Implementation Details:

• The benchmark_compression function, implemented in benchmark/benchmark.c, conducts the benchmark tests.
• It uses standard C library functions such as clock() for time measurements and system-specific functions like getrusage (common in Unix-like systems) to obtain CPU and memory usage information.
• The benchmarking process involves compressing an input file using the specified algorithm and compression level, measuring the time and resources consumed during the operation, decompressing the generated compressed file back to its original form, and again measuring the time taken.
• The results are stored in a CompressionBenchmark struct and printed to the console, providing a clear overview of the performance characteristics.

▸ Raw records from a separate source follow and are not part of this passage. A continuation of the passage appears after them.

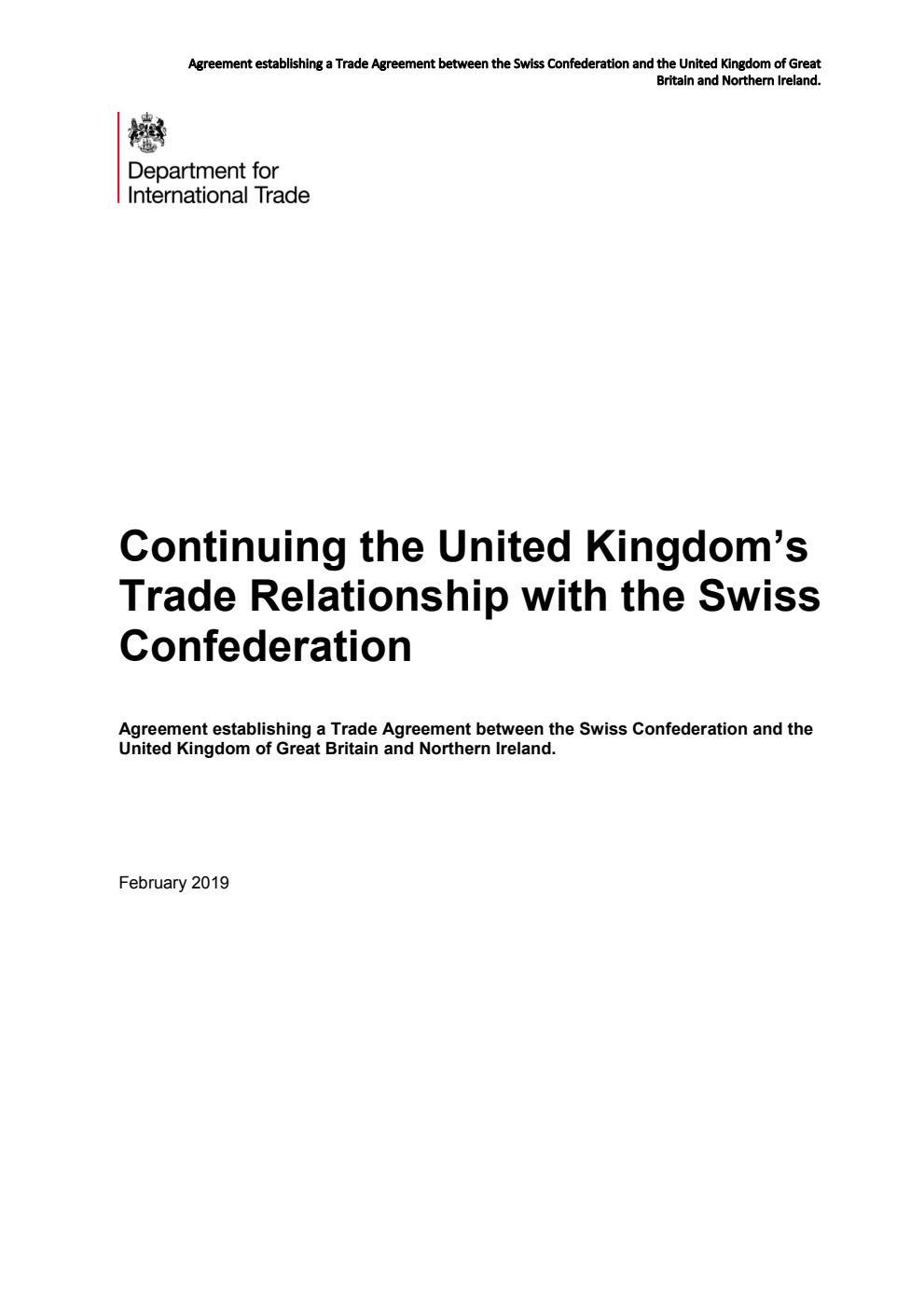 Agreement establishing a Trade Agreement between the Swiss Confederation and the United Kingdom of Great Britain and Northern Ireland.

Department for International Trade

Continuing the United Kingdom's Trade Relationship with the Swiss Confederation

Agreement establishing a Trade Agreement between the Swiss Confederation and the United Kingdom of Great Britain and Northern Ireland.

February 2019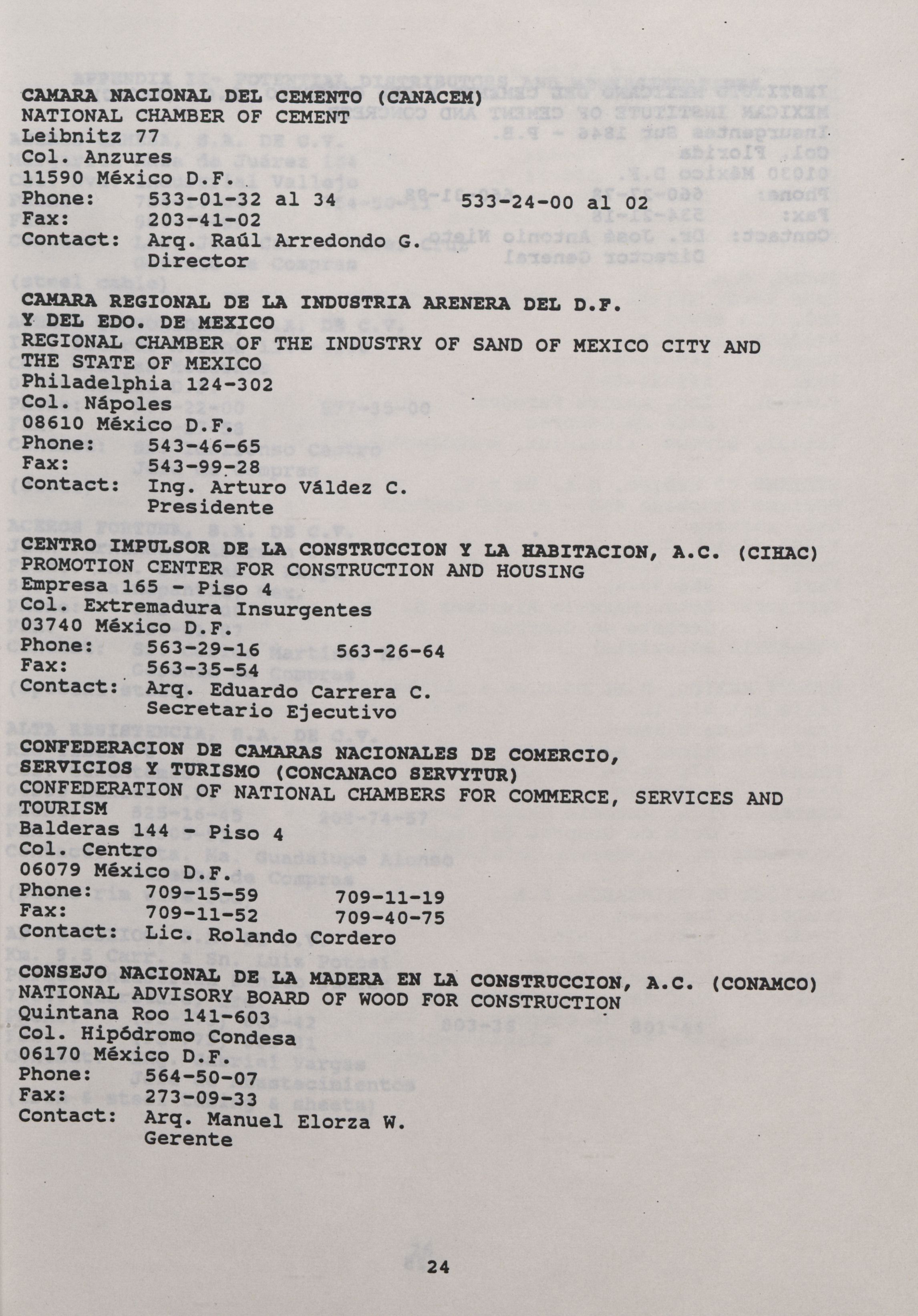 CAMARA NACIONAL DEL CEMENTO (CANACEM)
NATIONAL CHAMBER OF CEMENT
Leibnitz 77
Col. Anzures
11590 México D.F.
Phone: 533-01-32 al 34 533-24-00 al 02
Fax: 203-41-02
Contact: Arq. Raúl Arredondo G.
Director

CAMARA REGIONAL DE LA INDUSTRIA ARENERA DEL D.F. Y DEL EDO. DE MEXICO
REGIONAL CHAMBER OF THE INDUSTRY OF SAND OF MEXICO CITY AND THE STATE OF MEXICO
Philadelphia 124-302
Col. Nápoles
08610 México D.F.
Phone: 543-46-65
Fax: 543-99-28
Contact: Ing. Arturo Váldez C.
Presidente

CENTRO IMPULSOR DE LA CONSTRUCCION Y LA HABITACION, A.C. (CIHAC)
PROMOTION CENTER FOR CONSTRUCTION AND HOUSING
Empresa 165 - Piso 4
Col. Extremadura Insurgentes
03740 México D.F.
Phone: 563-29-16 563-26-64
Fax: 563-35-54
Contact: Arq. Eduardo Carrera C.
Secretario Ejecutivo

CONFEDERACION DE CAMARAS NACIONALES DE COMERCIO, SERVICIOS Y TURISMO (CONCANACO SERVYTUR)
CONFEDERATION OF NATIONAL CHAMBERS FOR COMMERCE, SERVICES AND TOURISM
Balderas 144 - Piso 4
Col. Centro
06079 México D.F.
Phone: 709-15-59 709-11-19
Fax: 709-11-52 709-40-75
Contact: Lic. Rolando Cordero

CONSEJO NACIONAL DE LA MADERA EN LA CONSTRUCCION, A.C. (CONAMCO)
NATIONAL ADVISORY BOARD OF WOOD FOR CONSTRUCTION
Quintana Roo 141-603
Col. Hipódromo Condesa
06170 México D.F.
Phone: 564-50-07
Fax: 273-09-33
Contact: Arq. Manuel Elorza W.
Gerente

24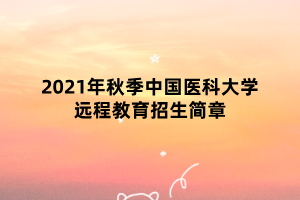 2021年秋季中国医科大学
远程教育招生简章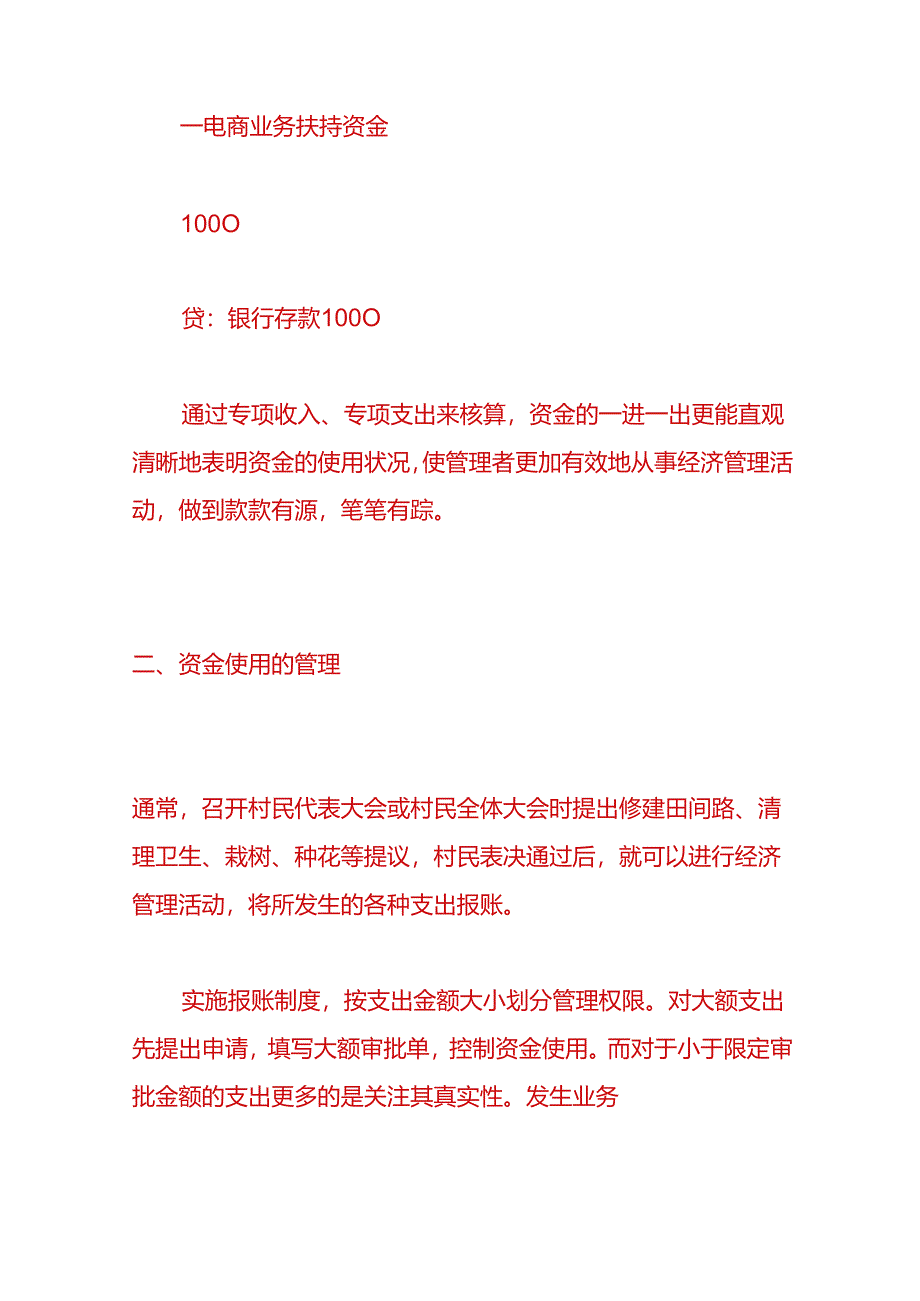 一电商业务扶持资金

100O

贷：银行存款100O

通过专项收入、专项支出来核算，资金的一进一出更能直观清晰地表明资金的使用状况，使管理者更加有效地从事经济管理活动，做到款款有源，笔笔有踪。

二、资金使用的管理

通常，召开村民代表大会或村民全体大会时提出修建田间路、清理卫生、栽树、种花等提议，村民表决通过后，就可以进行经济管理活动，将所发生的各种支出报账。

实施报账制度，按支出金额大小划分管理权限。对大额支出先提出申请，填写大额审批单，控制资金使用。而对于小于限定审批金额的支出更多的是关注其真实性。发生业务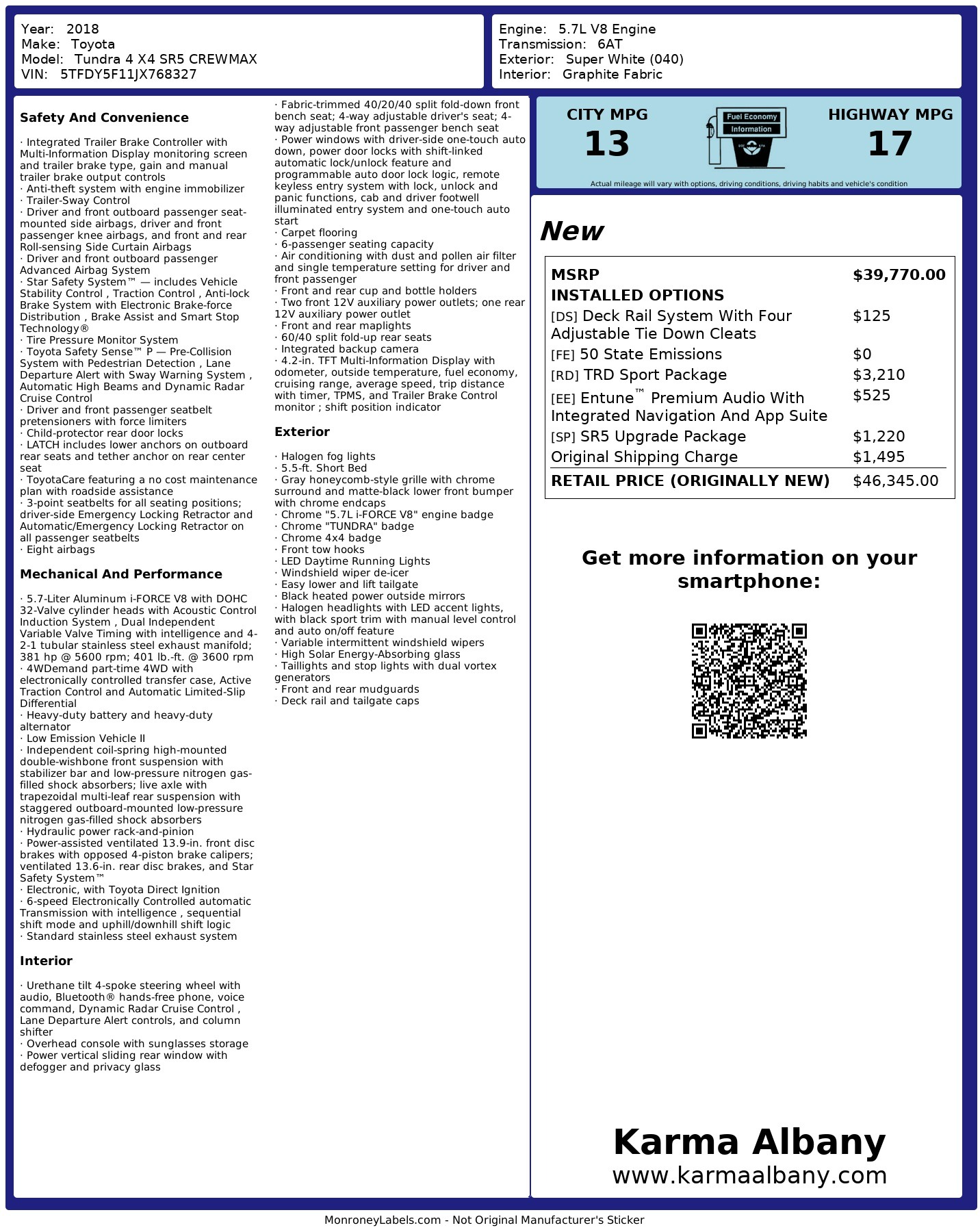 Year: 2018
Make: Toyota
Model: Tundra 4 X4 SR5 CREWMAX
VIN: 5TFDY5F11JX768327

Engine: 5.7L V8 Engine
Transmission: 6AT
Exterior: Super White (040)
Interior: Graphite Fabric

Safety And Convenience

· Integrated Trailer Brake Controller with Multi-Information Display monitoring screen and trailer brake type, gain and manual trailer brake output controls
· Anti-theft system with engine immobilizer
· Trailer-Sway Control
· Driver and front outboard passenger seat-mounted side airbags, driver and front passenger knee airbags, and front and rear Roll-sensing Side Curtain Airbags
· Driver and front outboard passenger Advanced Airbag System
· Star Safety System™ — includes Vehicle Stability Control , Traction Control , Anti-lock Brake System with Electronic Brake-force Distribution , Brake Assist and Smart Stop Technology®
· Tire Pressure Monitor System
· Toyota Safety Sense™ P — Pre-Collision System with Pedestrian Detection , Lane Departure Alert with Sway Warning System , Automatic High Beams and Dynamic Radar Cruise Control
· Driver and front passenger seatbelt pretensioners with force limiters
· Child-protector rear door locks
· LATCH includes lower anchors on outboard rear seats and tether anchor on rear center seat
· ToyotaCare featuring a no cost maintenance plan with roadside assistance
· 3-point seatbelts for all seating positions; driver-side Emergency Locking Retractor and Automatic/Emergency Locking Retractor on all passenger seatbelts
· Eight airbags

Mechanical And Performance

· 5.7-Liter Aluminum i-FORCE V8 with DOHC 32-Valve cylinder heads with Acoustic Control Induction System , Dual Independent Variable Valve Timing with intelligence and 4-2-1 tubular stainless steel exhaust manifold; 381 hp @ 5600 rpm; 401 lb.-ft. @ 3600 rpm
· 4WDemand part-time 4WD with electronically controlled transfer case, Active Traction Control and Automatic Limited-Slip Differential
· Heavy-duty battery and heavy-duty alternator
· Low Emission Vehicle II
· Independent coil-spring high-mounted double-wishbone front suspension with stabilizer bar and low-pressure nitrogen gas-filled shock absorbers; live axle with trapezoidal multi-leaf rear suspension with staggered outboard-mounted low-pressure nitrogen gas-filled shock absorbers
· Hydraulic power rack-and-pinion
· Power-assisted ventilated 13.9-in. front disc brakes with opposed 4-piston brake calipers; ventilated 13.6-in. rear disc brakes, and Star Safety System™
· Electronic, with Toyota Direct Ignition
· 6-speed Electronically Controlled automatic Transmission with intelligence , sequential shift mode and uphill/downhill shift logic
· Standard stainless steel exhaust system

Interior

· Urethane tilt 4-spoke steering wheel with audio, Bluetooth® hands-free phone, voice command, Dynamic Radar Cruise Control , Lane Departure Alert controls, and column shifter
· Overhead console with sunglasses storage
· Power vertical sliding rear window with defogger and privacy glass
· Fabric-trimmed 40/20/40 split fold-down front bench seat; 4-way adjustable driver's seat; 4-way adjustable front passenger bench seat
· Power windows with driver-side one-touch auto down, power door locks with shift-linked automatic lock/unlock feature and programmable auto door lock logic, remote keyless entry system with lock, unlock and panic functions, cab and driver footwell illuminated entry system and one-touch auto start
· Carpet flooring
· 6-passenger seating capacity
· Air conditioning with dust and pollen air filter and single temperature setting for driver and front passenger
· Front and rear cup and bottle holders
· Two front 12V auxiliary power outlets; one rear 12V auxiliary power outlet
· Front and rear maplights
· 60/40 split fold-up rear seats
· Integrated backup camera
· 4.2-in. TFT Multi-Information Display with odometer, outside temperature, fuel economy, cruising range, average speed, trip distance with timer, TPMS, and Trailer Brake Control monitor ; shift position indicator

Exterior

· Halogen fog lights
· 5.5-ft. Short Bed
· Gray honeycomb-style grille with chrome surround and matte-black lower front bumper with chrome endcaps
· Chrome "5.7L i-FORCE V8" engine badge
· Chrome "TUNDRA" badge
· Chrome 4x4 badge
· Front tow hooks
· LED Daytime Running Lights
· Windshield wiper de-icer
· Easy lower and lift tailgate
· Black heated power outside mirrors
· Halogen headlights with LED accent lights, with black sport trim with manual level control and auto on/off feature
· Variable intermittent windshield wipers
· High Solar Energy-Absorbing glass
· Taillights and stop lights with dual vortex generators
· Front and rear mudguards
· Deck rail and tailgate caps

CITY MPG
13
Fuel Economy Information
HIGHWAY MPG
17
Actual mileage will vary with options, driving conditions, driving habits and vehicle's condition

New

| MSRP | $39,770.00 |
|---|---|
| INSTALLED OPTIONS | |
| [DS] Deck Rail System With Four Adjustable Tie Down Cleats | $125 |
| [FE] 50 State Emissions | $0 |
| [RD] TRD Sport Package | $3,210 |
| [EE] Entune™ Premium Audio With Integrated Navigation And App Suite | $525 |
| [SP] SR5 Upgrade Package | $1,220 |
| Original Shipping Charge | $1,495 |
| RETAIL PRICE (ORIGINALLY NEW) | $46,345.00 |

Get more information on your smartphone:

Karma Albany
www.karmaalbany.com

MonroneyLabels.com - Not Original Manufacturer's Sticker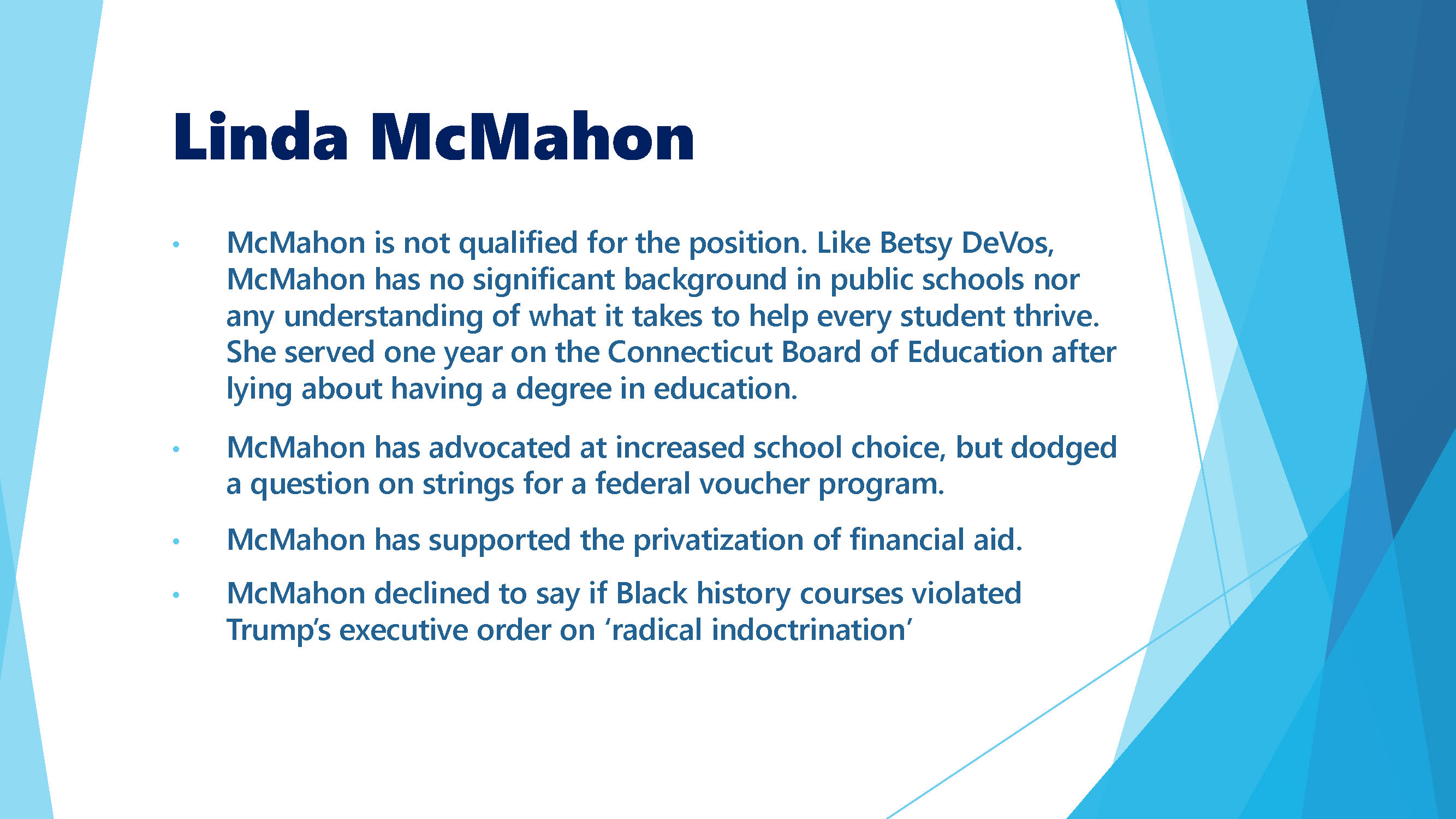 Linda McMahon

• McMahon is not qualified for the position. Like Betsy DeVos, McMahon has no significant background in public schools nor any understanding of what it takes to help every student thrive. She served one year on the Connecticut Board of Education after lying about having a degree in education.

• McMahon has advocated at increased school choice, but dodged a question on strings for a federal voucher program.

• McMahon has supported the privatization of financial aid.

• McMahon declined to say if Black history courses violated Trump's executive order on 'radical indoctrination'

Usage: To use the benchmarking feature, you can run the compressor with the -b flag, specifying the algorithm to be benchmarked and the input file to be used for testing. For example:

./compressor -b -a rle input.txt

This command will benchmark the RLE compression algorithm using input.txt as the test file and output the performance metrics to the console.

Notes:

• The benchmarking feature is designed to give a general idea of performance and may vary depending on the system's hardware and software environment.
• Memory usage measurements are particularly system-dependent. The current implementation uses getrusage, which is commonly available on Unix-like systems but might not be directly portable to other environments like Windows.

Bit Manipulation

Both RLE and, in particular, Huffman coding often require working with data at the bit level. The utils/bit_manipulation.h and utils/bit_manipulation.c files provide a set of utility functions for bit-level operations, including:

• Setting/clearing bits: set_bit and clear_bit.
• Getting bit values: get_bit.
• Reading/writing bits from/to files: read_bit and write_bit
• Buffer flushing: flush_bit_buffer

These functions help to handle the bit-stream manipulations required for these compression algorithms.

Error Handling

The compressor utility has built-in error handling to address various scenarios gracefully. These include:

• Invalid command-line arguments: Checks for incorrect usage or missing parameters.
• Invalid compression mode/algorithm: Ensures that valid compression modes (-c or -d) and algorithm names (rle or huffman) are provided.
• File I/O errors: Handles situations where the input file cannot be opened or read from, or if the output file cannot be created or written to.
• Unexpected EOF: Check for premature file end
• Algorithm-specific errors: Checks for errors like invalid frequency table during huffman decoding
• Dynamic Memory allocation error

In case of an error, the utility prints an informative error message to stderr (standard error) and exits with a non-zero status code (typically 1), which can be used for scripting and automation.

License

This project is open-source and released under the MIT License. See the LICENSE file for full details. You are free to use, modify, and distribute the code, subject to the terms of the license.